- **Given problem**
Copy out these lines again, switching every "camera" to "photographer" and keeping everything else the same. Cover all the records, and leave the pictures out of your answer.

>> Start Material supplied

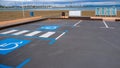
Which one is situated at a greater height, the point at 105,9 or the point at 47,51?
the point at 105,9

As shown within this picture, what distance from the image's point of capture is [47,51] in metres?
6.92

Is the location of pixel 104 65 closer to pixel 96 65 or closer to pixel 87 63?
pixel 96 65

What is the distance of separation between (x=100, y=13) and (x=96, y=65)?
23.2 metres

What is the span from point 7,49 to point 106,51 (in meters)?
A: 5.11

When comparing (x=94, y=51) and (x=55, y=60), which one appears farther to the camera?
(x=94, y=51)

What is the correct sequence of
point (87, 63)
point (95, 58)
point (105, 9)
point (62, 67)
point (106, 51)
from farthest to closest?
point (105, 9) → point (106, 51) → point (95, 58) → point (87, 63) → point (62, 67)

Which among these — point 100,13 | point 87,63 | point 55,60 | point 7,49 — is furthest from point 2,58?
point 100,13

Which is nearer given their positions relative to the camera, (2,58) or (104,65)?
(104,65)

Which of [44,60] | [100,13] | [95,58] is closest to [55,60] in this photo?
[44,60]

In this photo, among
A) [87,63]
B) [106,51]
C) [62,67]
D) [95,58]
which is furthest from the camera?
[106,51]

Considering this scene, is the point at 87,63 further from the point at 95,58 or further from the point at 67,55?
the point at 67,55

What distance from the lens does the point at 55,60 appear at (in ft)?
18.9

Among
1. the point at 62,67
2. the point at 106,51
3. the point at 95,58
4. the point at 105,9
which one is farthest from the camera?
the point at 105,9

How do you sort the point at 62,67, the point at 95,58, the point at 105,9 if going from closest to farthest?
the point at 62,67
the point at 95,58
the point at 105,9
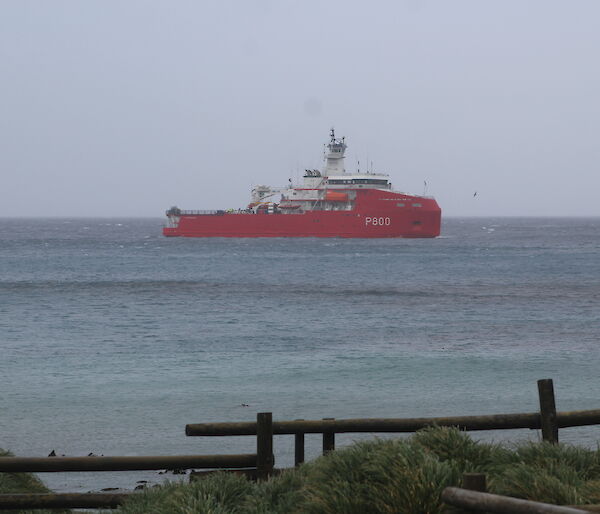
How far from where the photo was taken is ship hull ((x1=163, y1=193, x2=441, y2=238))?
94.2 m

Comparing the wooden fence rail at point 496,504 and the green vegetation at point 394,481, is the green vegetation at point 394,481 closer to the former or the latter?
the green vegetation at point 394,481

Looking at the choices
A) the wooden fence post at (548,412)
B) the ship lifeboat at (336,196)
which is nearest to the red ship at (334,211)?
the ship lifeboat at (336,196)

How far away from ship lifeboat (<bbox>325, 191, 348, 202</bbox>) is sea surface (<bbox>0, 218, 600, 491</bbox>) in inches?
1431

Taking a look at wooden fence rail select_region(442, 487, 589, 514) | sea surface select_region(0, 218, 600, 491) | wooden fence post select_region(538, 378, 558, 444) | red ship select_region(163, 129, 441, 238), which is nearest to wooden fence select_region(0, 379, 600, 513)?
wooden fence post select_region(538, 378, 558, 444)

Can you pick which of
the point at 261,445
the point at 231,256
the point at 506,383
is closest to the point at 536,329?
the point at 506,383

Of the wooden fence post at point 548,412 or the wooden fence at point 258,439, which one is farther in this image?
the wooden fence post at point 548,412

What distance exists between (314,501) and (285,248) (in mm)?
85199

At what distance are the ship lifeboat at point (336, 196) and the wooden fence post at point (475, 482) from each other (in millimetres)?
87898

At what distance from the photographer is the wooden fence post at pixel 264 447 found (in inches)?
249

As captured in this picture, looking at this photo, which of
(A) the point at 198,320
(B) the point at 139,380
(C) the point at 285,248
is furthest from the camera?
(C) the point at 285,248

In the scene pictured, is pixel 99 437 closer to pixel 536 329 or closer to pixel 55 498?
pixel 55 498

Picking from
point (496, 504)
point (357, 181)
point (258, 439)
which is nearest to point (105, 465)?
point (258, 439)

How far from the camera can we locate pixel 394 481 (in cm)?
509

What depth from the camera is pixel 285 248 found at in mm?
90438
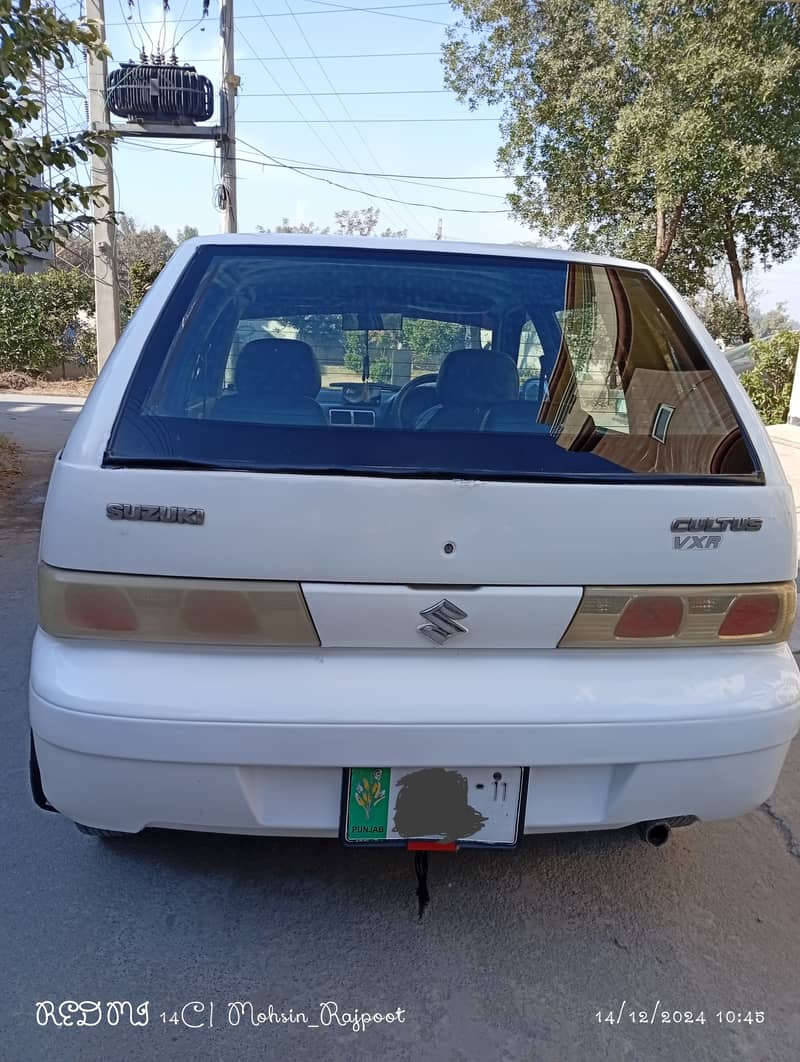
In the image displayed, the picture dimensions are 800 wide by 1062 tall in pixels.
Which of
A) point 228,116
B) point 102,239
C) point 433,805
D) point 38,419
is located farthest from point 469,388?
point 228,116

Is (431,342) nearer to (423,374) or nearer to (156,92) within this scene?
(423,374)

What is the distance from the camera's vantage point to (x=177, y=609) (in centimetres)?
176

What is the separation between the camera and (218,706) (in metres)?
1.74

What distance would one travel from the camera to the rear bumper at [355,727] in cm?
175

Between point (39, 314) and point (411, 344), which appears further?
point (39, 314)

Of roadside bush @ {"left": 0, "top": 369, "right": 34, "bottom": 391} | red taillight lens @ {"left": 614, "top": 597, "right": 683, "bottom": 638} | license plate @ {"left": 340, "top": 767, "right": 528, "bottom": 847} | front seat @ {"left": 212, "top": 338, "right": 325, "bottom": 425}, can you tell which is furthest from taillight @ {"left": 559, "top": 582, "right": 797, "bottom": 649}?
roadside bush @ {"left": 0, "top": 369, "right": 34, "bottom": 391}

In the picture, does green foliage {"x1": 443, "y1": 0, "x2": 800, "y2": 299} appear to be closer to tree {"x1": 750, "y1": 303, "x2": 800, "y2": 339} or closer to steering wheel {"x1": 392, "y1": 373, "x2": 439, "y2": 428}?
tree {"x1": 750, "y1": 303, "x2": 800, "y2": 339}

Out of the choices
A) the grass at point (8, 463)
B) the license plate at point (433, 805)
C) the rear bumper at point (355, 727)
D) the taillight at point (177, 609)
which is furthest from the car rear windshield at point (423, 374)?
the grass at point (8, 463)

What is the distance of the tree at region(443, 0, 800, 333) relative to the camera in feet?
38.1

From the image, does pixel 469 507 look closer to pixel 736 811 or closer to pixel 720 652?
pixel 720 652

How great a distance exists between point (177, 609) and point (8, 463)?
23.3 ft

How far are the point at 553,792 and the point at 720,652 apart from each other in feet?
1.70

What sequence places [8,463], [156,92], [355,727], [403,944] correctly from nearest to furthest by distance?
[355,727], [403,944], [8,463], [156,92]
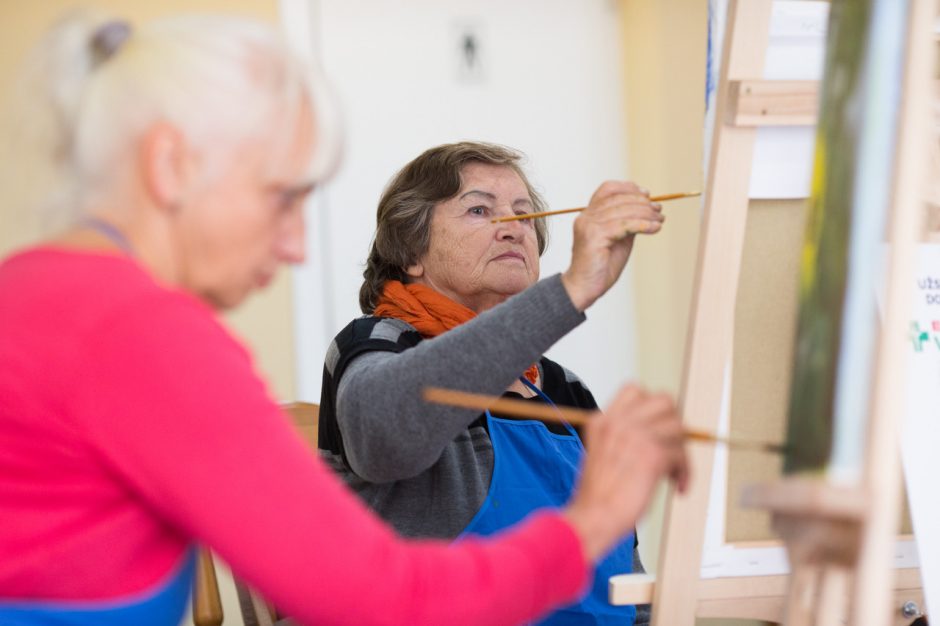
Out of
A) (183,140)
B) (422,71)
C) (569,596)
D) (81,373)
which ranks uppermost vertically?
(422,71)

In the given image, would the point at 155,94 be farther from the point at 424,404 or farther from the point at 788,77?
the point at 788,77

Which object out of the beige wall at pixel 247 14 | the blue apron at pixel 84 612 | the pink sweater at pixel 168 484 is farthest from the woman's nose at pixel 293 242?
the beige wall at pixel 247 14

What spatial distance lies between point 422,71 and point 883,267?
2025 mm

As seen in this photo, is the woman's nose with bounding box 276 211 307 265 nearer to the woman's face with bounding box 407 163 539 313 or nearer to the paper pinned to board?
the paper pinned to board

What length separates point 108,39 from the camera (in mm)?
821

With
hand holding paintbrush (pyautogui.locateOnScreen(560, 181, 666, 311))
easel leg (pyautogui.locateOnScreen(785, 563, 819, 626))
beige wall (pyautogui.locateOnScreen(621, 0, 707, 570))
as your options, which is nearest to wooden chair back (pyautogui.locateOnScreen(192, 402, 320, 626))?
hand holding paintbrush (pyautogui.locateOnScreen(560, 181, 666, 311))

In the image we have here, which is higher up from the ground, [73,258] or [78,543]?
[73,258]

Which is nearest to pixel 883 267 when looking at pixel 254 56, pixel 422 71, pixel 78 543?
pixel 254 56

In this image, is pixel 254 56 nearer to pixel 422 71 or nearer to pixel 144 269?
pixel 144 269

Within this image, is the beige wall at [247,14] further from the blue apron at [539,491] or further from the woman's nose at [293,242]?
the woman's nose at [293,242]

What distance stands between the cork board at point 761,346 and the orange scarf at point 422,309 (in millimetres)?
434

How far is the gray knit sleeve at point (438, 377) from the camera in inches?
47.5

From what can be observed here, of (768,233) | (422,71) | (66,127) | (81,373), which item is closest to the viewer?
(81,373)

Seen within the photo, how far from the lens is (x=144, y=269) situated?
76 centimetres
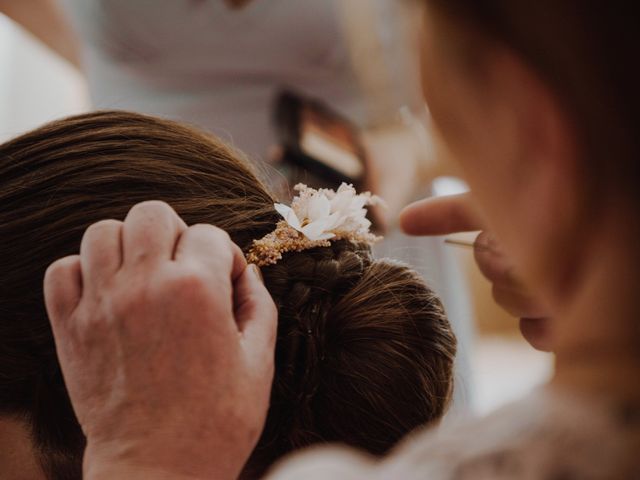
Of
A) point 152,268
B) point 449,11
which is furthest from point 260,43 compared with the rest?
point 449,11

>> End Material supplied

- **The output**
Which one is situated at a greater height, the point at 105,9 or the point at 47,51?
the point at 105,9

As shown within this picture, what distance from the image's point of capture is [47,51] in metres?
6.92

Is the location of pixel 104 65 closer to pixel 96 65 or closer to pixel 87 63?
pixel 96 65

What is the distance of separation between (x=100, y=13) and (x=96, y=65)?
23.2 metres

What is the span from point 7,49 to point 106,51 (in meters)?
A: 5.11

When comparing (x=94, y=51) and (x=55, y=60), which one appears farther to the photographer?
(x=94, y=51)

What is the correct sequence of
point (87, 63)
point (95, 58)
point (105, 9)
point (62, 67)
point (106, 51)
from farthest to closest?
point (105, 9) → point (106, 51) → point (95, 58) → point (87, 63) → point (62, 67)

Which among these — point 100,13 | point 87,63 | point 55,60 | point 7,49 — is furthest from point 2,58?
point 100,13

Which is nearer given their positions relative to the photographer, (2,58) or (104,65)?
(104,65)

Which of [44,60] | [100,13] | [95,58] is closest to [55,60] in this photo?
[44,60]

In this photo, among
A) [87,63]
B) [106,51]
C) [62,67]
D) [95,58]
which is furthest from the photographer?
[106,51]

Considering this scene, is the point at 87,63 further from the point at 95,58 or further from the point at 67,55?
the point at 67,55

What distance from the lens does the point at 55,60 appear at (in ft)?
18.9

Among
1. the point at 62,67
2. the point at 106,51
3. the point at 95,58
4. the point at 105,9
which one is farthest from the photographer?
the point at 105,9

How do you sort the point at 62,67, the point at 95,58, the point at 105,9 if going from closest to farthest?
the point at 62,67
the point at 95,58
the point at 105,9
How far from where the photo was taken is ship hull ((x1=163, y1=193, x2=441, y2=238))?
94.2 m

Comparing the wooden fence rail at point 496,504 and the green vegetation at point 394,481, is the green vegetation at point 394,481 closer to the former or the latter?
the green vegetation at point 394,481

Looking at the choices
A) the wooden fence post at (548,412)
B) the ship lifeboat at (336,196)
which is nearest to the red ship at (334,211)?
the ship lifeboat at (336,196)

How far away from ship lifeboat (<bbox>325, 191, 348, 202</bbox>) is sea surface (<bbox>0, 218, 600, 491</bbox>) in inches?
1431

Taking a look at wooden fence rail select_region(442, 487, 589, 514) | sea surface select_region(0, 218, 600, 491) | wooden fence post select_region(538, 378, 558, 444) | red ship select_region(163, 129, 441, 238), which is nearest to wooden fence select_region(0, 379, 600, 513)?
wooden fence post select_region(538, 378, 558, 444)

Can you pick which of
the point at 261,445
the point at 231,256
the point at 506,383
is closest to the point at 536,329?
the point at 506,383

Of the wooden fence post at point 548,412 or the wooden fence at point 258,439, which one is farther in this image?
the wooden fence post at point 548,412

What distance exists between (314,501) and (285,248) (in mm)?
85199

At what distance are the ship lifeboat at point (336, 196) and the wooden fence post at point (475, 482) from each other (in millimetres)?
87898

At what distance from the photographer is the wooden fence post at pixel 264 447 found (in inches)?
249

As captured in this picture, looking at this photo, which of
(A) the point at 198,320
(B) the point at 139,380
(C) the point at 285,248
is furthest from the photographer?
(C) the point at 285,248

In the scene pictured, is pixel 99 437 closer to pixel 536 329 or closer to pixel 55 498?
pixel 55 498

Picking from
point (496, 504)
point (357, 181)
point (258, 439)
which is nearest to point (105, 465)?
point (258, 439)

How far from the photographer can we locate pixel 394 481 (in cm)?
509

What depth from the photographer is pixel 285 248 found at in mm?
90438
In the image displayed, the picture dimensions are 800 wide by 1062 tall in pixels.
Which of
A) point 228,116
B) point 102,239
C) point 433,805
D) point 38,419
is located farthest from point 469,388?
point 228,116

Is (431,342) nearer to (423,374) or nearer to (156,92) within this scene?
(423,374)

What is the distance from the photographer's vantage point to (x=177, y=609) (in centimetres)?
176

What is the separation between the photographer and (218,706) (in metres)?
1.74

What distance would one travel from the photographer to the rear bumper at [355,727] in cm?
175

Between point (39, 314) and point (411, 344), which appears further?
point (39, 314)

Of roadside bush @ {"left": 0, "top": 369, "right": 34, "bottom": 391} | red taillight lens @ {"left": 614, "top": 597, "right": 683, "bottom": 638} | license plate @ {"left": 340, "top": 767, "right": 528, "bottom": 847} | front seat @ {"left": 212, "top": 338, "right": 325, "bottom": 425}, can you tell which is furthest from taillight @ {"left": 559, "top": 582, "right": 797, "bottom": 649}?
roadside bush @ {"left": 0, "top": 369, "right": 34, "bottom": 391}

In the picture, does green foliage {"x1": 443, "y1": 0, "x2": 800, "y2": 299} appear to be closer to tree {"x1": 750, "y1": 303, "x2": 800, "y2": 339} or closer to steering wheel {"x1": 392, "y1": 373, "x2": 439, "y2": 428}?
tree {"x1": 750, "y1": 303, "x2": 800, "y2": 339}

Out of the choices
A) the grass at point (8, 463)
B) the license plate at point (433, 805)
C) the rear bumper at point (355, 727)
D) the taillight at point (177, 609)
which is furthest from the car rear windshield at point (423, 374)?
the grass at point (8, 463)

What is the distance of the tree at region(443, 0, 800, 333) relative to the photographer in feet?
38.1

From the image, does pixel 469 507 look closer to pixel 736 811 or closer to pixel 720 652?
pixel 720 652

How great a distance exists between point (177, 609) and point (8, 463)?
23.3 ft

How far are the point at 553,792 and the point at 720,652 apart from each other in feet?
1.70

What sequence places [8,463], [156,92], [355,727], [403,944] correctly from nearest to furthest by distance?
[355,727], [403,944], [8,463], [156,92]
Out of
A) (183,140)
B) (422,71)
C) (569,596)
D) (81,373)
which ranks uppermost vertically?
(422,71)

In the given image, would the point at 155,94 be farther from the point at 424,404 or farther from the point at 788,77?
the point at 788,77

Which object out of the beige wall at pixel 247 14 | the blue apron at pixel 84 612 | the pink sweater at pixel 168 484 is farthest from the woman's nose at pixel 293 242?
the beige wall at pixel 247 14

What spatial distance lies between point 422,71 and point 883,267?
2025 mm

As seen in this photo, is the woman's nose with bounding box 276 211 307 265 nearer to the woman's face with bounding box 407 163 539 313 or nearer to the paper pinned to board?
the paper pinned to board

What length separates point 108,39 from the photographer (in mm)?
821

With
hand holding paintbrush (pyautogui.locateOnScreen(560, 181, 666, 311))
easel leg (pyautogui.locateOnScreen(785, 563, 819, 626))
beige wall (pyautogui.locateOnScreen(621, 0, 707, 570))
as your options, which is nearest to wooden chair back (pyautogui.locateOnScreen(192, 402, 320, 626))?
hand holding paintbrush (pyautogui.locateOnScreen(560, 181, 666, 311))

In the image we have here, which is higher up from the ground, [73,258] or [78,543]?
[73,258]

Which is nearest to pixel 883 267 when looking at pixel 254 56, pixel 422 71, pixel 78 543?
pixel 254 56

In this image, is pixel 254 56 nearer to pixel 422 71 or nearer to pixel 144 269?
pixel 144 269

Within this image, is the beige wall at [247,14] further from the blue apron at [539,491] or further from the woman's nose at [293,242]?
the woman's nose at [293,242]

What distance stands between the cork board at point 761,346 and the orange scarf at point 422,309 (in millimetres)?
434

How far is the gray knit sleeve at point (438, 377) from the photographer in inches?
47.5

From what can be observed here, of (768,233) | (422,71) | (66,127) | (81,373), which item is closest to the viewer?
(81,373)

Seen within the photo, how far from the lens is (x=144, y=269) situated?
76 centimetres
Of
A) point 152,268
B) point 449,11
which is furthest from point 260,43 compared with the rest?
point 449,11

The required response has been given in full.